(Stored items from a collection):
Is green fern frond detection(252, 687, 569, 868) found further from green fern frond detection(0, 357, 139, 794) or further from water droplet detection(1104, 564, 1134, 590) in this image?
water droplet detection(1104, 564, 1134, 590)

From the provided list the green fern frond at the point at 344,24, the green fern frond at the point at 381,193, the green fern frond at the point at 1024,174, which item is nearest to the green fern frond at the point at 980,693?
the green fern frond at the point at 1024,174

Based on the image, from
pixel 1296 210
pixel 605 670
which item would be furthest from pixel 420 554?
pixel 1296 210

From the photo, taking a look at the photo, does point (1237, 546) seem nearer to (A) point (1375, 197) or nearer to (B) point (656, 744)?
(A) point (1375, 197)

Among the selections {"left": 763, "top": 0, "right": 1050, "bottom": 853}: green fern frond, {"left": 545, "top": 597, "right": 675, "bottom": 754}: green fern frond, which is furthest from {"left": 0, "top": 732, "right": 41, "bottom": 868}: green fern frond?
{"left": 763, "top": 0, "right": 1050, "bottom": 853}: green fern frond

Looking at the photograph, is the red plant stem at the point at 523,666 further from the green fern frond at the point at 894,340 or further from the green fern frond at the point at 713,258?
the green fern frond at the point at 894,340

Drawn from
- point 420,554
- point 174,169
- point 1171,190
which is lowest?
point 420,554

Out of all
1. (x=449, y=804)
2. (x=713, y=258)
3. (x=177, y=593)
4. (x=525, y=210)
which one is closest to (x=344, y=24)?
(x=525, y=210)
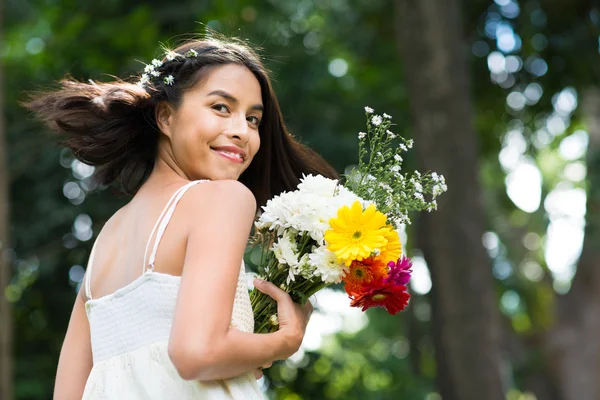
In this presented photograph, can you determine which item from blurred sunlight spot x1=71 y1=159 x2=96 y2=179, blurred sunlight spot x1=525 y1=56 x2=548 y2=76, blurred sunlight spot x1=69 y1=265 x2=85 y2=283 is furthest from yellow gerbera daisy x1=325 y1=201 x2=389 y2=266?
blurred sunlight spot x1=525 y1=56 x2=548 y2=76

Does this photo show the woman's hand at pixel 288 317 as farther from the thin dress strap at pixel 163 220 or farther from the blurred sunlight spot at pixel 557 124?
the blurred sunlight spot at pixel 557 124

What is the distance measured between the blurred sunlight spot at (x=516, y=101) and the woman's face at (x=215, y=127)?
836 centimetres

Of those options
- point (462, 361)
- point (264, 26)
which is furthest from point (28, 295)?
point (462, 361)

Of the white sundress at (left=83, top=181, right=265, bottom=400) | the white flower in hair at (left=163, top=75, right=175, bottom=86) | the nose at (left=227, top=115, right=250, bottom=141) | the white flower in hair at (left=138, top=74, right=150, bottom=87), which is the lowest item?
the white sundress at (left=83, top=181, right=265, bottom=400)

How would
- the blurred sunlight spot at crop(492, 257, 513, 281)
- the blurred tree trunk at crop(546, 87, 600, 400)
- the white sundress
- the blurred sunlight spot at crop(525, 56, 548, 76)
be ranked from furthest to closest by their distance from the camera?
1. the blurred sunlight spot at crop(492, 257, 513, 281)
2. the blurred tree trunk at crop(546, 87, 600, 400)
3. the blurred sunlight spot at crop(525, 56, 548, 76)
4. the white sundress

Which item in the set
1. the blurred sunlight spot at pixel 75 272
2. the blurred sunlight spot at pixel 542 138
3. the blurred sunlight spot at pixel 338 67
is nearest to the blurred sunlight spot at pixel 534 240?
the blurred sunlight spot at pixel 542 138

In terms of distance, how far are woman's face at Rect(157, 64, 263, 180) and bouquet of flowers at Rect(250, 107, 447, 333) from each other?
0.19 m

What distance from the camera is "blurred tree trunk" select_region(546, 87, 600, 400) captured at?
1262 cm

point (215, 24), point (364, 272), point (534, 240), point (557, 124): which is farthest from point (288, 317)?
point (534, 240)

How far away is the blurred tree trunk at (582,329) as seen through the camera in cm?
1262

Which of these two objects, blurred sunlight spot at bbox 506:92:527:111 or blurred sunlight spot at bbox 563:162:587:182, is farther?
blurred sunlight spot at bbox 563:162:587:182

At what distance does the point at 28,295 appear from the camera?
10070 mm

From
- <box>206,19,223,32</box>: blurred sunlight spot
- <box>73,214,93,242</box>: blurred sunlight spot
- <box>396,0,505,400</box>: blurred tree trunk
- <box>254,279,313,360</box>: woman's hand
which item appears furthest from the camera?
<box>73,214,93,242</box>: blurred sunlight spot

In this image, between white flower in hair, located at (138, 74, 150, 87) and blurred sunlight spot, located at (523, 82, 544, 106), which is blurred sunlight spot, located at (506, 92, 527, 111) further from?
white flower in hair, located at (138, 74, 150, 87)
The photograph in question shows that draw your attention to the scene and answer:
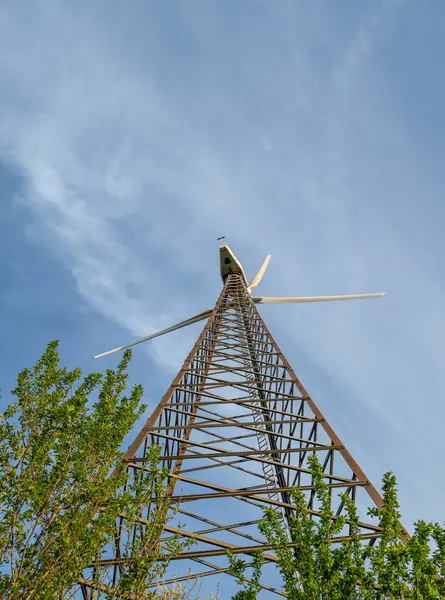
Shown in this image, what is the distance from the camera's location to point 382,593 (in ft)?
14.0

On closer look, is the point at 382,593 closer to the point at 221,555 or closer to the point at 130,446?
the point at 221,555

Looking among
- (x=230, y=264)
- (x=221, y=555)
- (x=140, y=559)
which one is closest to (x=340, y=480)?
(x=221, y=555)

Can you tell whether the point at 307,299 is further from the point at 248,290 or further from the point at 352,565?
the point at 352,565

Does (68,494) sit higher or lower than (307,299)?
lower

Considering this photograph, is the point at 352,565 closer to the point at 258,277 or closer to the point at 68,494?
the point at 68,494

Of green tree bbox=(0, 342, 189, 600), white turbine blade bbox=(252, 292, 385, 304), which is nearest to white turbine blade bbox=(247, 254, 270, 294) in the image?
white turbine blade bbox=(252, 292, 385, 304)

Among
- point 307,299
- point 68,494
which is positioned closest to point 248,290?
point 307,299

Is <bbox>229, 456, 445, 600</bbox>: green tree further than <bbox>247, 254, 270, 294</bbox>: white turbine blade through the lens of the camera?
No

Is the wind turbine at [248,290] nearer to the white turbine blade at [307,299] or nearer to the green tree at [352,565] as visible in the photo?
the white turbine blade at [307,299]

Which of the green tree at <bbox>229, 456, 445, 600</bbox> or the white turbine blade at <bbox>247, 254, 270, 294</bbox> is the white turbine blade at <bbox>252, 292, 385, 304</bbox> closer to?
the white turbine blade at <bbox>247, 254, 270, 294</bbox>

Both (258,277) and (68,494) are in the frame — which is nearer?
(68,494)

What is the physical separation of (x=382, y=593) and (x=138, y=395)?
4067 mm

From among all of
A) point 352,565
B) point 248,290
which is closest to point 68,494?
point 352,565

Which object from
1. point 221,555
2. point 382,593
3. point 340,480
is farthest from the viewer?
point 340,480
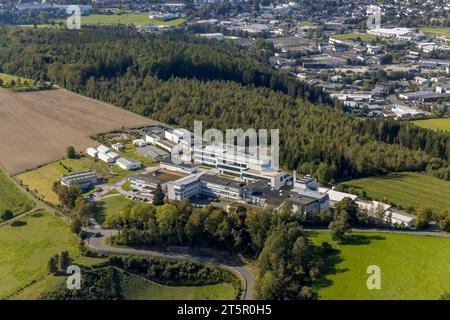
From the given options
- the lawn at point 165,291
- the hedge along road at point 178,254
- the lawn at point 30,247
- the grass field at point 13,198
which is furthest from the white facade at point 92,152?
the lawn at point 165,291

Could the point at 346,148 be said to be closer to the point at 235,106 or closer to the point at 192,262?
the point at 235,106

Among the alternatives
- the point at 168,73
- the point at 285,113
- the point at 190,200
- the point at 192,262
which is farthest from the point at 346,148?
the point at 168,73

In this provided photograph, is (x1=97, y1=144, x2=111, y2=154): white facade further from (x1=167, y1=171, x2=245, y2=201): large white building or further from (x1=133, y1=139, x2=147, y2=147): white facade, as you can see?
(x1=167, y1=171, x2=245, y2=201): large white building

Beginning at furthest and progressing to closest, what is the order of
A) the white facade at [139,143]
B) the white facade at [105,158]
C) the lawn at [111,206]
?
1. the white facade at [139,143]
2. the white facade at [105,158]
3. the lawn at [111,206]

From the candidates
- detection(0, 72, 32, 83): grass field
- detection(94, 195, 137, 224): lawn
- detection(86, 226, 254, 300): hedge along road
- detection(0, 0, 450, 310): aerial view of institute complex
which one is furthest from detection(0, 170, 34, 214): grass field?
detection(0, 72, 32, 83): grass field

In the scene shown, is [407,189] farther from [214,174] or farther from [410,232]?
[214,174]

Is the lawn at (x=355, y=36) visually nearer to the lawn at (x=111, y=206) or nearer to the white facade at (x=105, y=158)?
the white facade at (x=105, y=158)

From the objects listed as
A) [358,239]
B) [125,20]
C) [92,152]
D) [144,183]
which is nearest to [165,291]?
[358,239]
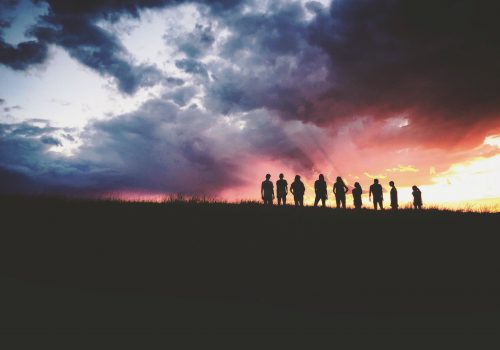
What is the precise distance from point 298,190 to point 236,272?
29.9 feet

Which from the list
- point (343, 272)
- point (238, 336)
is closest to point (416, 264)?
point (343, 272)

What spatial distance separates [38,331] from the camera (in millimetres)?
6383

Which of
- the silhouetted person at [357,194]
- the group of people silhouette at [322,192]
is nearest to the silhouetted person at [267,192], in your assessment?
the group of people silhouette at [322,192]

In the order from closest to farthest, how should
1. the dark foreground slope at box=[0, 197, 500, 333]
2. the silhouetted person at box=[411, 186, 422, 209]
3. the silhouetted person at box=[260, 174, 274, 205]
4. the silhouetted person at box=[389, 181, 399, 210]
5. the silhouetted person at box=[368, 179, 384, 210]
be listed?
the dark foreground slope at box=[0, 197, 500, 333] < the silhouetted person at box=[260, 174, 274, 205] < the silhouetted person at box=[368, 179, 384, 210] < the silhouetted person at box=[389, 181, 399, 210] < the silhouetted person at box=[411, 186, 422, 209]

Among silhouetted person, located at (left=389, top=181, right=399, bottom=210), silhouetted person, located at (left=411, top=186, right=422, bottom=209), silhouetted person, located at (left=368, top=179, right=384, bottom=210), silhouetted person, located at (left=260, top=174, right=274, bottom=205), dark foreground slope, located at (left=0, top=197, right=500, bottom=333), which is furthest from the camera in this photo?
silhouetted person, located at (left=411, top=186, right=422, bottom=209)

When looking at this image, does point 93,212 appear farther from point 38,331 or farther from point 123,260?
point 38,331

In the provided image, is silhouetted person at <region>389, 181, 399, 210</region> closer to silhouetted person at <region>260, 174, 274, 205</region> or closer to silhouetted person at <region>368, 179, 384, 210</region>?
silhouetted person at <region>368, 179, 384, 210</region>

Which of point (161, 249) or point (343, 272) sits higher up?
point (161, 249)

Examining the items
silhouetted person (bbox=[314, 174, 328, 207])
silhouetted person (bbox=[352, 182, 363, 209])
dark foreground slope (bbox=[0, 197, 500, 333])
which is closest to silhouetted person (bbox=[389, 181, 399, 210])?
silhouetted person (bbox=[352, 182, 363, 209])

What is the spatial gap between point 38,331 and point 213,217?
21.9 ft

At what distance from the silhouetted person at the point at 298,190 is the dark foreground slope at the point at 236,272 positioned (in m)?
4.14

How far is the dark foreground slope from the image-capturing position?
273 inches

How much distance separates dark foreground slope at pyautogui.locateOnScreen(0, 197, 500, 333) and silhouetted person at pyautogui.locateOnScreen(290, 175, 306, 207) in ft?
13.6

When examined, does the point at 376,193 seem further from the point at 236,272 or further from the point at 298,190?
the point at 236,272
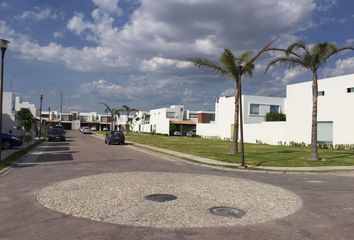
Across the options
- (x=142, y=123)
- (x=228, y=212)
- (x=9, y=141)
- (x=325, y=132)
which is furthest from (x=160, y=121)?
(x=228, y=212)

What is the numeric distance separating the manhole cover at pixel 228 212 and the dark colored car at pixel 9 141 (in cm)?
2467

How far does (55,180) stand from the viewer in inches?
547

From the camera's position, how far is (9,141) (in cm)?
3098

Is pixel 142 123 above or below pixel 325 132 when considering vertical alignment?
above

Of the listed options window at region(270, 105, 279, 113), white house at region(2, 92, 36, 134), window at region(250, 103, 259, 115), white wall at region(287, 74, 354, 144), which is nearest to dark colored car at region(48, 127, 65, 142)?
white house at region(2, 92, 36, 134)

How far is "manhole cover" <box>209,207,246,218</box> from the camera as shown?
8991 millimetres

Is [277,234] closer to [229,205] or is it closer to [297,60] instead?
[229,205]

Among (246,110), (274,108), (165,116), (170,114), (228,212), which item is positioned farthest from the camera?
(170,114)

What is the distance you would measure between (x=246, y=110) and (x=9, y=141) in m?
44.3

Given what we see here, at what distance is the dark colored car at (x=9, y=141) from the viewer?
30.4m

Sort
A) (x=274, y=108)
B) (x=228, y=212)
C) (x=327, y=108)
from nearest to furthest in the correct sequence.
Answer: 1. (x=228, y=212)
2. (x=327, y=108)
3. (x=274, y=108)

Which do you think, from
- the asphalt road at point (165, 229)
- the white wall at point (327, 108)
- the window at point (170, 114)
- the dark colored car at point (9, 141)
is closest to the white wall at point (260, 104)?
the white wall at point (327, 108)

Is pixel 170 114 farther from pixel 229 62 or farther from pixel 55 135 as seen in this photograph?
pixel 229 62

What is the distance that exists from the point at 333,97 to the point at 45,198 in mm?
32826
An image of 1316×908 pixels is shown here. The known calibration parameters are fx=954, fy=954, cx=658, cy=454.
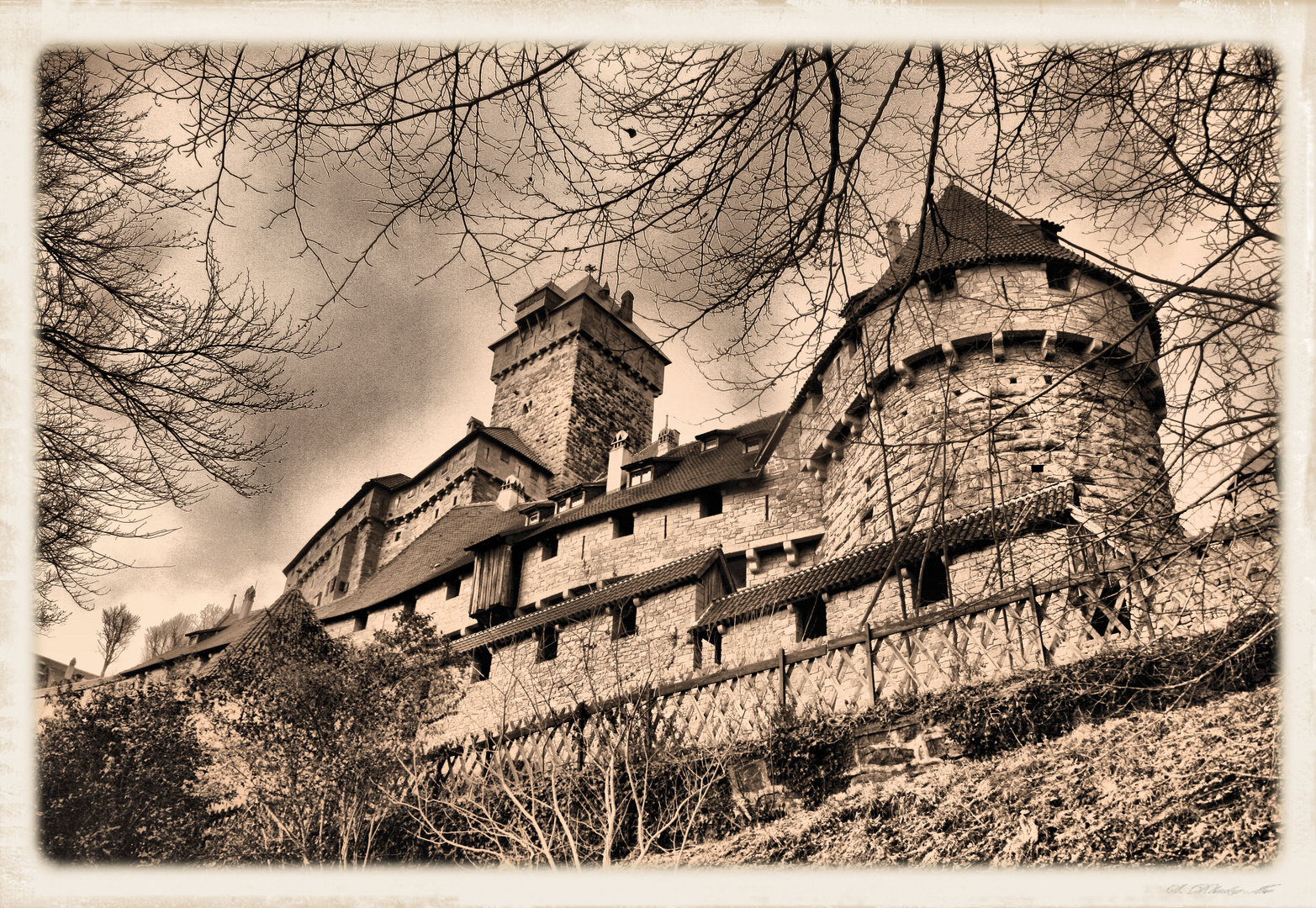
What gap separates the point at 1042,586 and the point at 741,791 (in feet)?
13.2

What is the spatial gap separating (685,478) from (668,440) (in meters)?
6.25

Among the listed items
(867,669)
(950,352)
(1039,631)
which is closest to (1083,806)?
(1039,631)

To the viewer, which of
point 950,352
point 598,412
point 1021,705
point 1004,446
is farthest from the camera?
point 598,412

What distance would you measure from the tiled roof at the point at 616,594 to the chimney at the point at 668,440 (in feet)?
29.3

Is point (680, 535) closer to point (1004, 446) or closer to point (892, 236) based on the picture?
point (1004, 446)

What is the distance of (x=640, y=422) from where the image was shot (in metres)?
41.4

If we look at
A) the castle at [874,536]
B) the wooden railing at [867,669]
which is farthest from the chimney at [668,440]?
the wooden railing at [867,669]

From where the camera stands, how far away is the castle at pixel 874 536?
525 centimetres

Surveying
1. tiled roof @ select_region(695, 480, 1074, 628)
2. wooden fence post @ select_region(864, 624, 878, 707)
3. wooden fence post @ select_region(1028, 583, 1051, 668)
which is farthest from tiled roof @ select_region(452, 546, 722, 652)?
wooden fence post @ select_region(1028, 583, 1051, 668)

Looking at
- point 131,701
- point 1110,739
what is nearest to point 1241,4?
point 1110,739

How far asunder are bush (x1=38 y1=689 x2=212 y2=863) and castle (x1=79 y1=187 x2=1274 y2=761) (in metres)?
4.14

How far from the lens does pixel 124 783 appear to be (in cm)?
1381

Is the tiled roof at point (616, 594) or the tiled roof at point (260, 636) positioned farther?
the tiled roof at point (616, 594)

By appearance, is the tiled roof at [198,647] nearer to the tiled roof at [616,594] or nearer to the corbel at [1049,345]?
the tiled roof at [616,594]
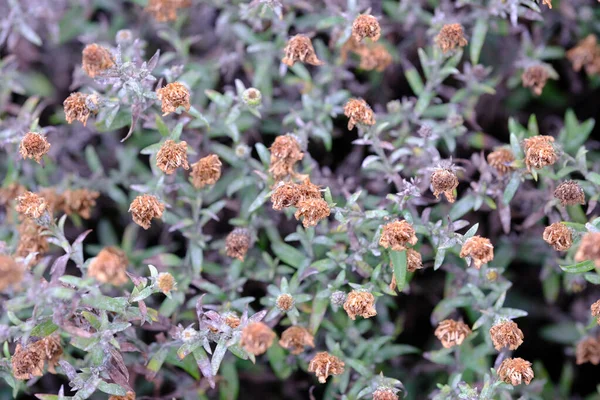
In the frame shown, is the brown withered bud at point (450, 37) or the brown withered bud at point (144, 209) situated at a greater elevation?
the brown withered bud at point (450, 37)

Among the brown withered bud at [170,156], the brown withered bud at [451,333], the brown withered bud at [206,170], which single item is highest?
the brown withered bud at [170,156]

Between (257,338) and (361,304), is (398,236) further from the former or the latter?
(257,338)

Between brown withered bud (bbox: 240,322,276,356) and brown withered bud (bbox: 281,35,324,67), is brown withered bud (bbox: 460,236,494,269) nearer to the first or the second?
brown withered bud (bbox: 240,322,276,356)

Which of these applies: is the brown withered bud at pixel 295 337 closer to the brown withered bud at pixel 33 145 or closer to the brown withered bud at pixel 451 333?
the brown withered bud at pixel 451 333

(STATED EXERCISE): Produce an exact copy of the lines from the one containing "In the frame shown, is" through the last line, and of nothing else.

(EXERCISE SOLUTION):
In the frame shown, is the brown withered bud at point (450, 37) or the brown withered bud at point (144, 209) situated at a greater elevation?
the brown withered bud at point (450, 37)

Among the brown withered bud at [170,156], the brown withered bud at [451,333], the brown withered bud at [206,170], which single item is highest?
the brown withered bud at [170,156]

Between (257,338) and (361,304), is (398,236) further from the former or the latter?
(257,338)

Between brown withered bud (bbox: 240,322,276,356) and brown withered bud (bbox: 281,35,324,67), is brown withered bud (bbox: 460,236,494,269) nearer to the first or the second?
brown withered bud (bbox: 240,322,276,356)

Which of these applies: is the brown withered bud at pixel 295 337 closer to the brown withered bud at pixel 33 145 or closer to the brown withered bud at pixel 451 333?
the brown withered bud at pixel 451 333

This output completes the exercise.